Humor seems to be becoming almost strictly a weapon these days. Family Guy-type humor that is based on putting something or somebody down. I know that ain’t a new process by any means, but I watch Family Guy and its ilk and just get bummed out by how painful humor is getting, how nasty and mean-spirited it seems, or seems to be trending over the years, thanks to our anti-blessing, television.

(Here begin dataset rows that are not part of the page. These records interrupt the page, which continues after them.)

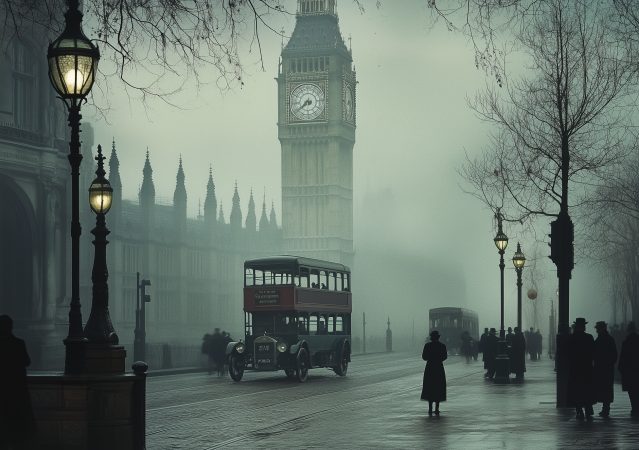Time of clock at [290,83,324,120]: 7:38
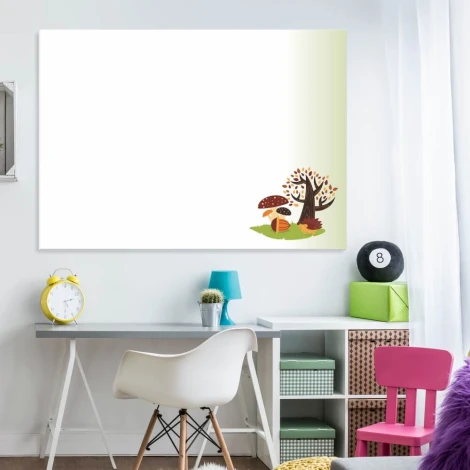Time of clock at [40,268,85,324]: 2:30
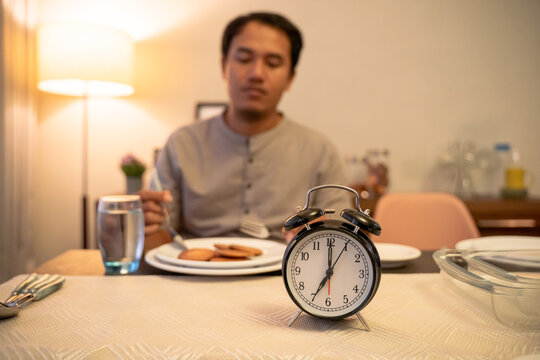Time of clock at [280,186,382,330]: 7:00
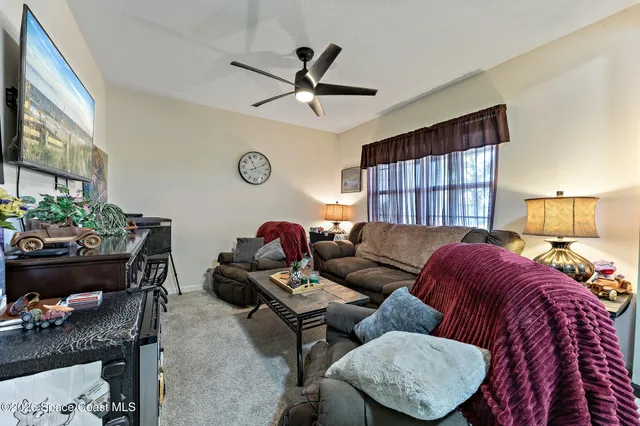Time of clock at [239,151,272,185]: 11:11
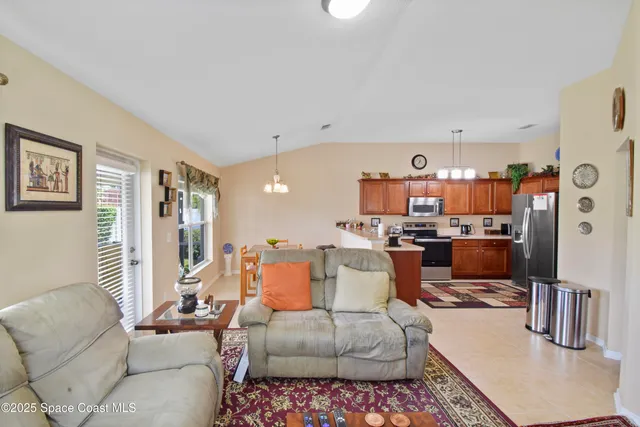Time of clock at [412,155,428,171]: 12:37
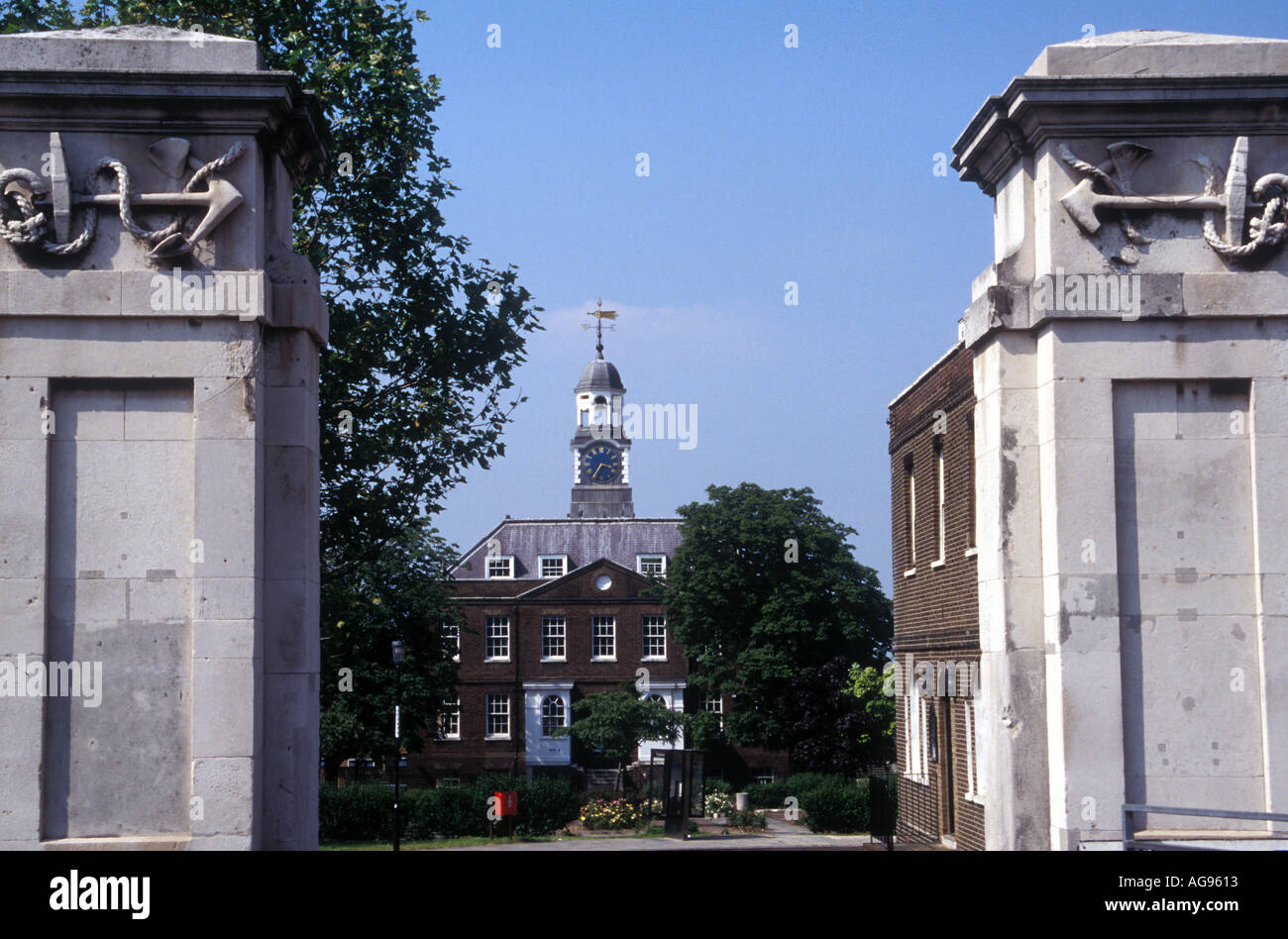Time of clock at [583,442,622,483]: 3:35
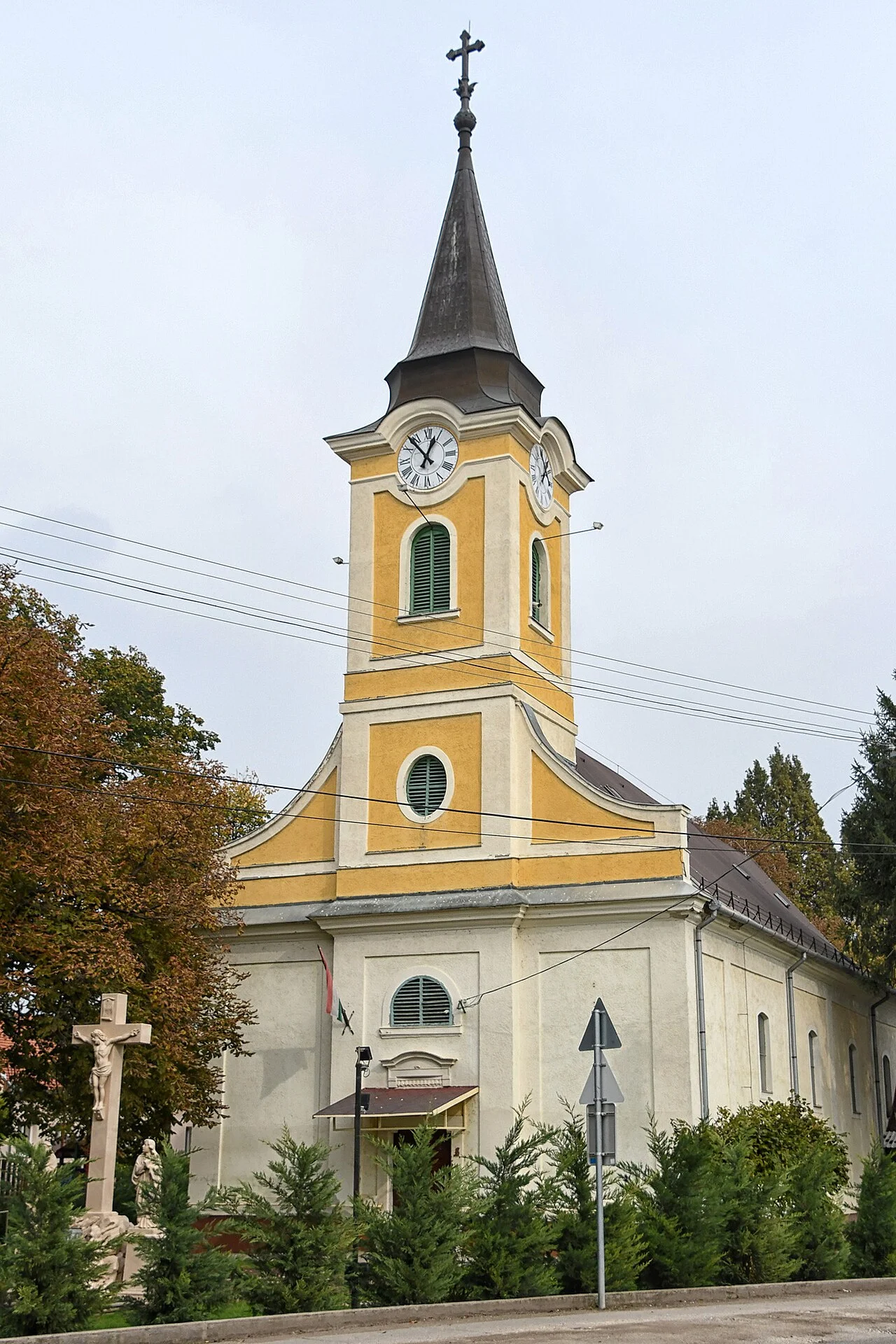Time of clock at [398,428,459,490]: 12:53
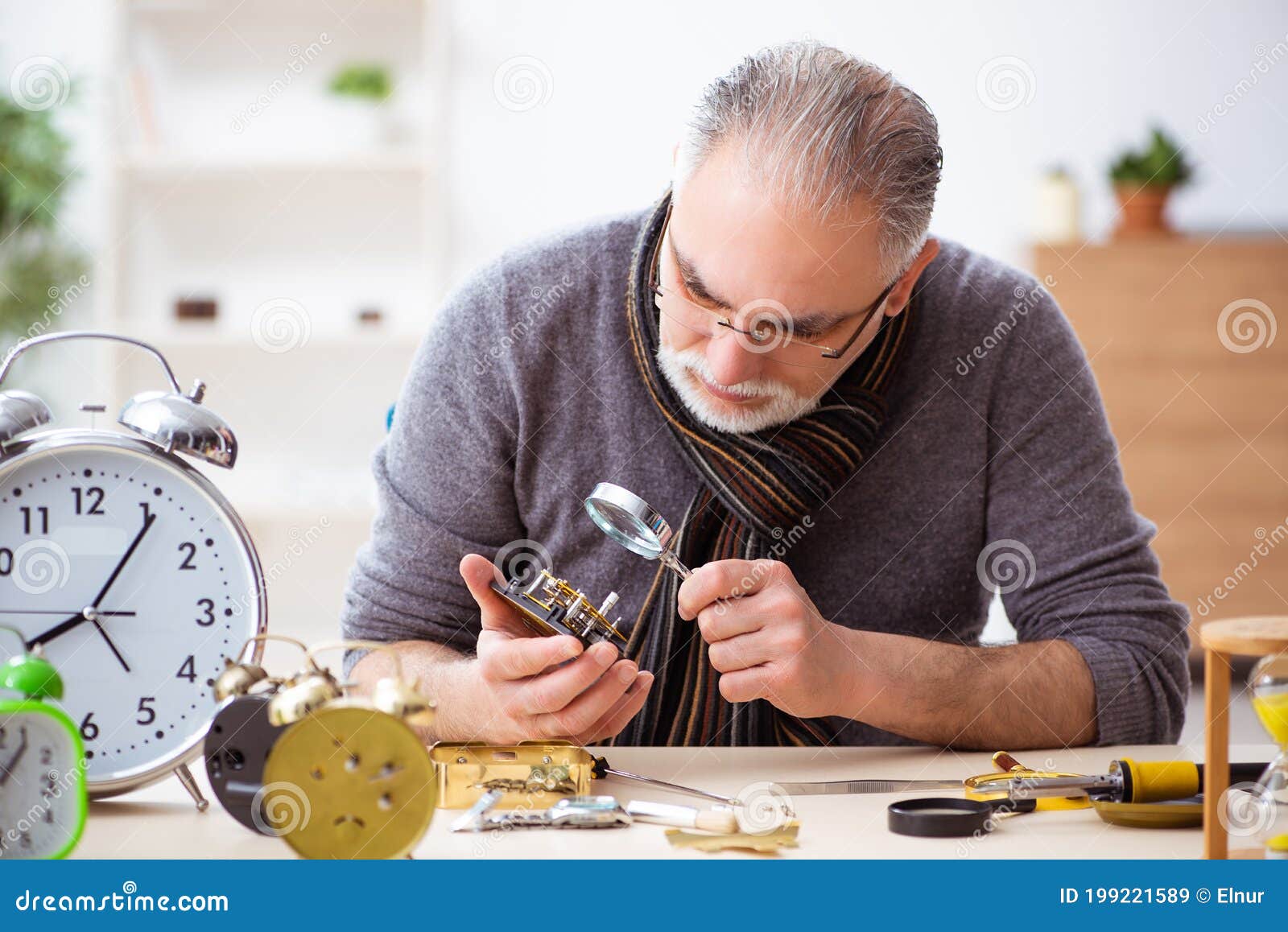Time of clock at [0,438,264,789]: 8:05
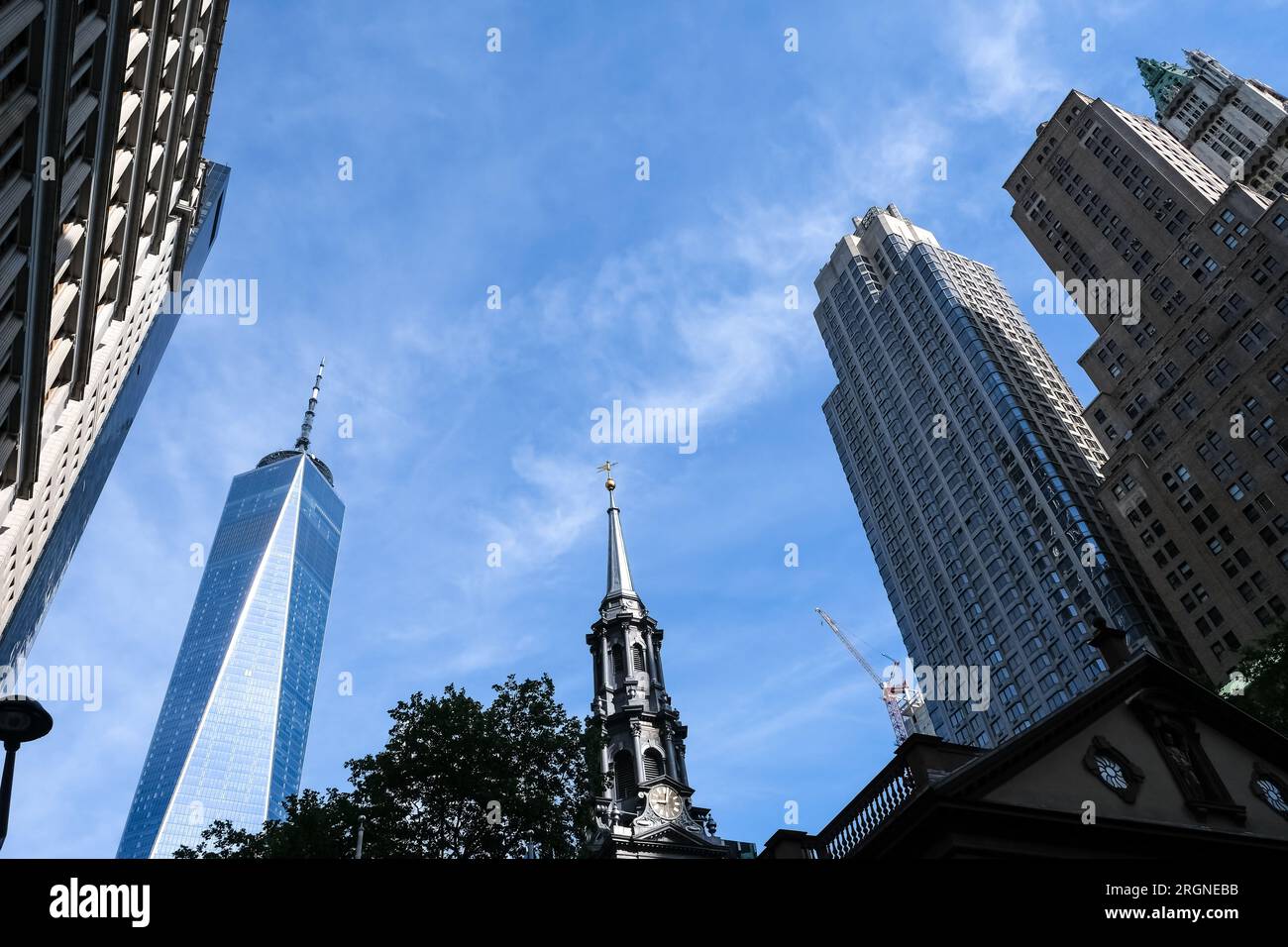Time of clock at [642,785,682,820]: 9:01
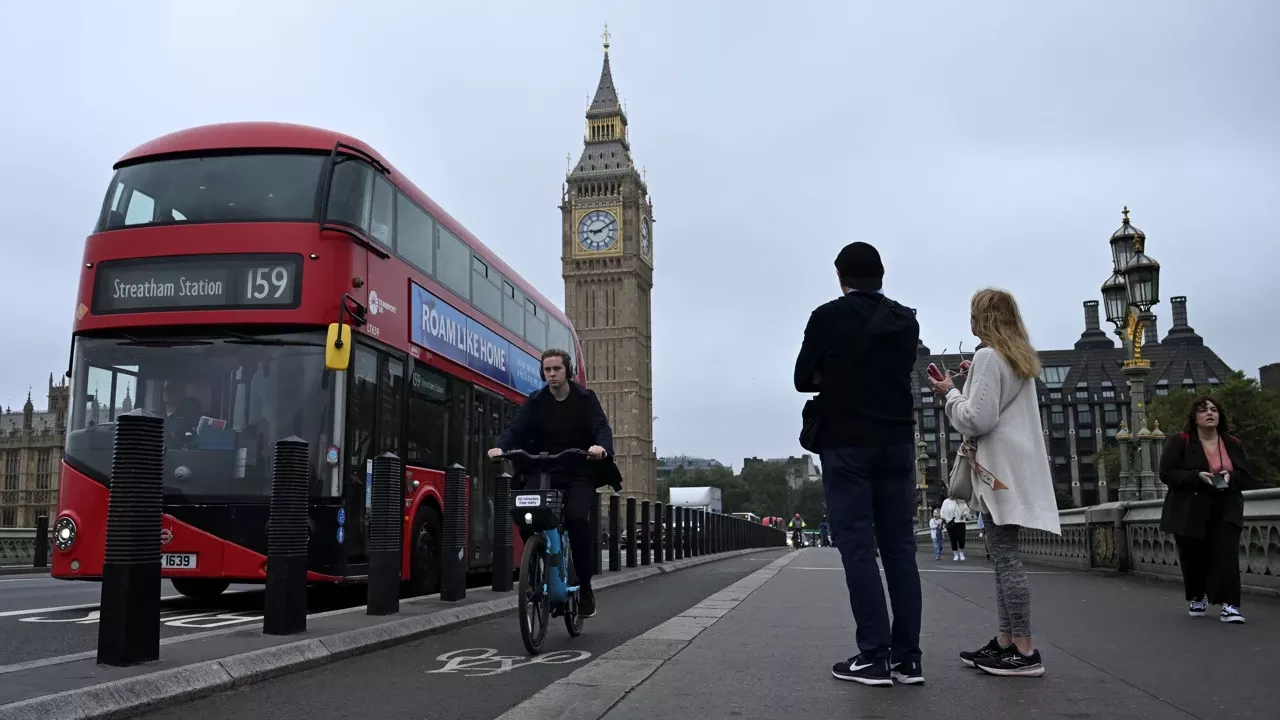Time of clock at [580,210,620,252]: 9:10
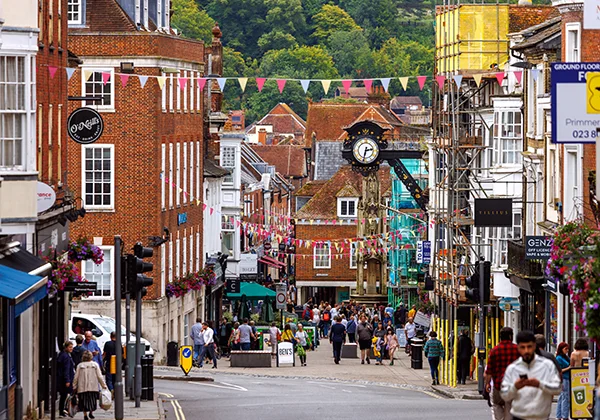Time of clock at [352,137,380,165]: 2:32
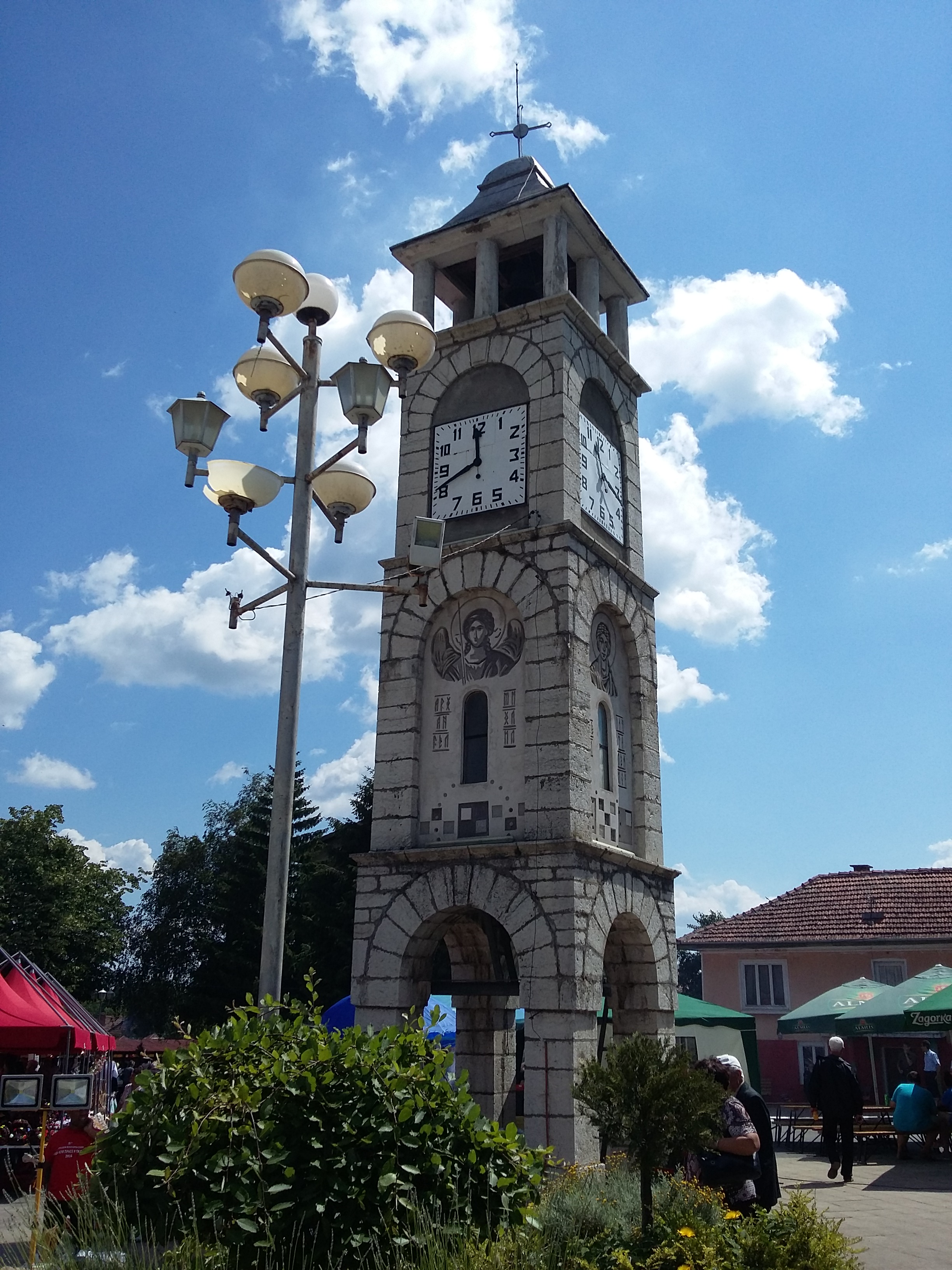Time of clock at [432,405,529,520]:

If humor becomes strictly an attack weapon how are we supposed to laugh at ourselves without feeling crappy?
Ouch,
LWIII
True humor springs not more from the head than from the heart. It is not contempt; its essence is love. It issues not in laughter, but in still smiles, which lie far deeper. ~ Thomas Carlyle



Allow me to consult my guru on this. He says, from the inorganic comes the organic and from the organic the fabricated. Now, in laughter, a mechanism operates within the organism (the fabricated is left aside, since intelligence is an oxymoron anyway). When laughing, the body shakes and tries to correct balance, for then it can while otherwise it cannot. This balance is, let’s say, the intensity of life (maximized during war), or in Bergson’s philosophy itself, ‘intuition of duration’. Being in touch with duration is autopoiesis (a word I believe derived from his work somewhere in Scandinavia). It is, according to Creative Evolution (post mortem, 1947), “differentiation, immediateness, actuality, continuousness, change, equality, newness and simplicity”. Just what writers need, I guess.
http://www.authorama.com/laughter-1.html
Thanks Ron, and for the link to Bergson. According to P.Gl Wodehouse, humor is the kindly contemplation of the incongrous. Laughter, who knows, it’s us gettign our ya yas out.
Glad to know somebody out there is thinking about laughter!